The efficient production of high purity hydrogen gas (H₂) has been considered of fundamental importance in solving global energy problems while avoiding environmental impact [1].  At the present time, most of the H₂ production is achieved using the reforming of fossil- or biofuels. An attractive alternative is the production of H₂ by water electrolysis. This is an advantageous method for H₂ production because it is not dependent on fossil hydrocarbon sources and originates no carbon emissions. Also, the H₂produced by this method is very pure, the process can be operated in small scale plants, and can rely exclusively in renewable primary energy sources.

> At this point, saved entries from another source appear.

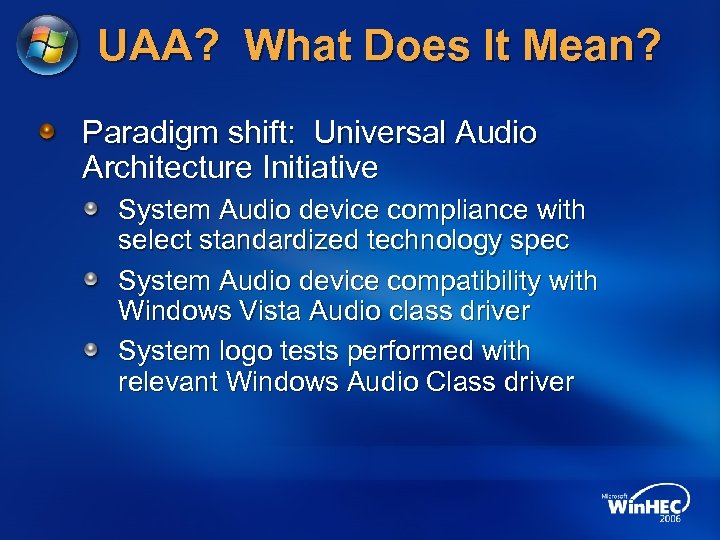 UAA? What Does It Mean?

Paradigm shift: Universal Audio Architecture Initiative

System Audio device compliance with select standardized technology spec

System Audio device compatibility with Windows Vista Audio class driver

System logo tests performed with relevant Windows Audio Class driver

Microsoft WinHEC 2006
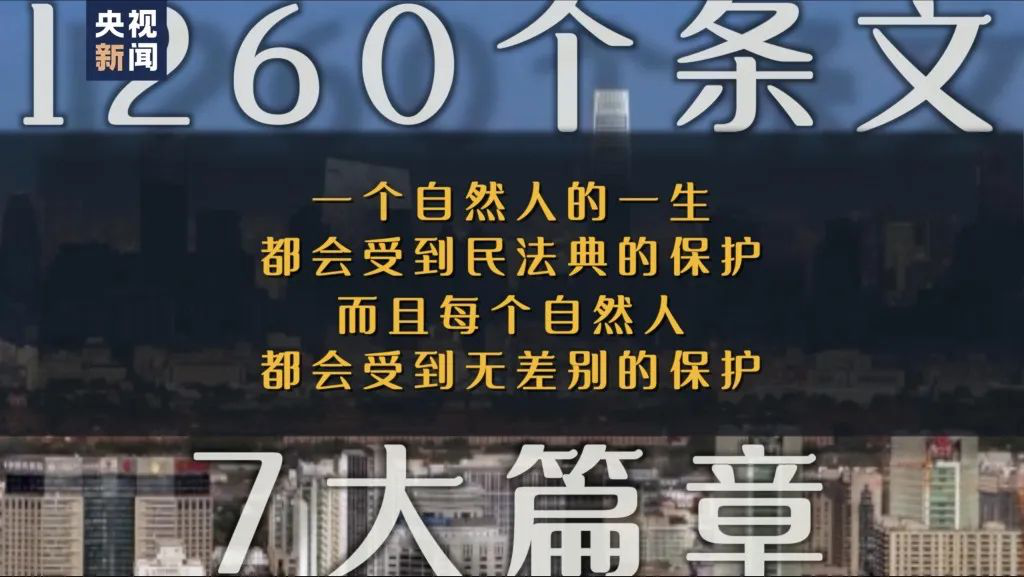 央视新闻

1260个条文

一个自然人的一生
都会受到民法典的保护
而且每个自然人
都会受到无差别的保护

7大篇章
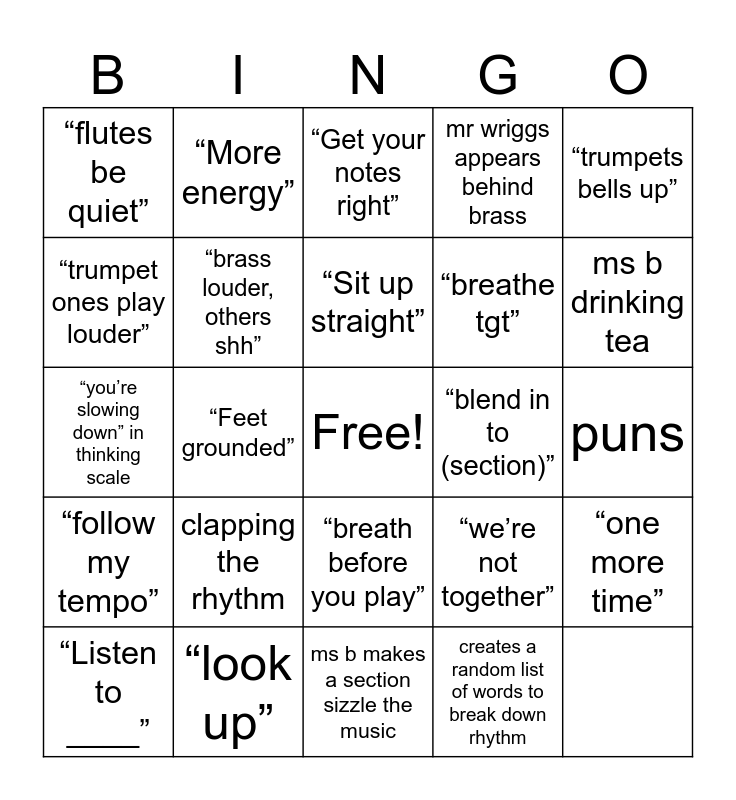 | B | I | N | G | O |
|---|---|---|---|---|
| “flutes be quiet” | “More energy” | “Get your notes right” | mr wriggs appears behind brass | “trumpets bells up” |
| “trumpet ones play louder” | “brass louder, others shh” | “Sit up straight” | “breathe tgt” | ms b drinking tea |
| “you’re slowing down” in thinking scale | “Feet grounded” | Free! | “blend in to (section)” | puns |
| “follow my tempo” | clapping the rhythm | “breath before you play” | “we’re not together” | “one more time” |
| “Listen to ____” | “look up” | ms b makes a section sizzle the music | creates a random list of words to break down rhythm | |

Industrial water electrolysis cells typically employ nickel and other metal-based electrodes that operate in a potassium (or sodium) hydroxide solution at a concentration range of 6-9 M and temperature range of 60-80 ºC. The overall energy efficiency of electrolysis, which is partly related to the hydrogen evolution reaction (HER) and to the ohmic resistivity of the electrolytic bath, is relatively limited. Major technical problems with these cells are the low stability of the electrode materials and the low conductivity of the alkaline aqueous solutions [2], namely due to the formation of gas bubbles, which must be effectively eliminated from the solution by an optimized inter-electrode distance in an appropriate cell design.

In this context, the use of room temperature ionic liquids (RTILs) as electrolyte additives promises to be a viable alternative. RTILs may acceptably be defined as semi-organic salts composed entirely of organic cations and organic or inorganic anions at (or near) room temperature. Besides their wide range of fluidity, they possess high ionic conductivity, excellent thermal and chemical stability, high heat capacity and cohesive energy density [2,3]. Among them, BMI.BF₄ and BMI.PF₆ have been the subject of enormous amount of research. These imidazolium salt electrolytes have unique properties in terms of electrical conductance, chemical and electrochemical stability, and previous studies [4] showed that the production of H₂ through water electrolysis using different electrodes, like stainless steel, nickel, platinum and low carbon steel, in presence of these RTILs led to higher H₂production rates at lower cost operation. However, the electrodes showed corrosion and deactivation problems under some practical conditions. Therefore, after solving the remaining issues, it seems to be possible to use RTILs to increase the ionic conductivity of the alkaline electrolyte and to use cheaper and simple electrode materials with a high electrocatalytic performance in the HER.

Therefore, the main objectives of this study are to systematically evaluate the effect of RTILs addition on the KOH electrolyte conductivity through electrochemical impedance spectroscopy (EIS) studies, as well as the potential use of dissolved imidazolium species during HER on nickel and mild carbon steel. HER kinetics, in-situactivation of the metal electrodes, and detection of solution intermediates of the HER in KOH electrolyte with and without the addition of dissolved imidazolium liquids will be conducted by chronopotentiometry (CP), chronoamperometry (CA), cyclic voltammetry (CV), and rotating ring-disk electrode (RRDE) experiments.

[1] D.M.F. Santos, B. Šljukić, C.A.C. Sequeira, D. Maccio, A. Saccone, J.L. Figueiredo, Electrocatalytic approach for the efficiency increase of electrolytic hydrogen production: Proof-of-concept using platinum-dysprosium alloys, Energy 50 (2013) 486.

[2] C. Lagrost, D. Carrié, M. Vaultier, P. Hapiot, Reactivities of Some Electrogenerated Organic Cation Radicals in Room-Temperature Ionic Liquids:  Toward an Alternative to Volatile Organic Solvents?, J. Phys. Chem. A 107 (2003)745.

[3] M. Opallo, A. Lesniewski, A review on electrodes modified with ionic liquids, J. Electroanal. Chem. 656 (2011) 2.

[4] R.F. de Souza, J.C. Padilha, R.S. Gonçalves, M.O. de Souza, J. Rault-Berthelot, Electrochemical hydrogen production from water electrolysis using ionic liquid as electrolytes: Towards the best device, J. Power Sources 164 (2007) 792.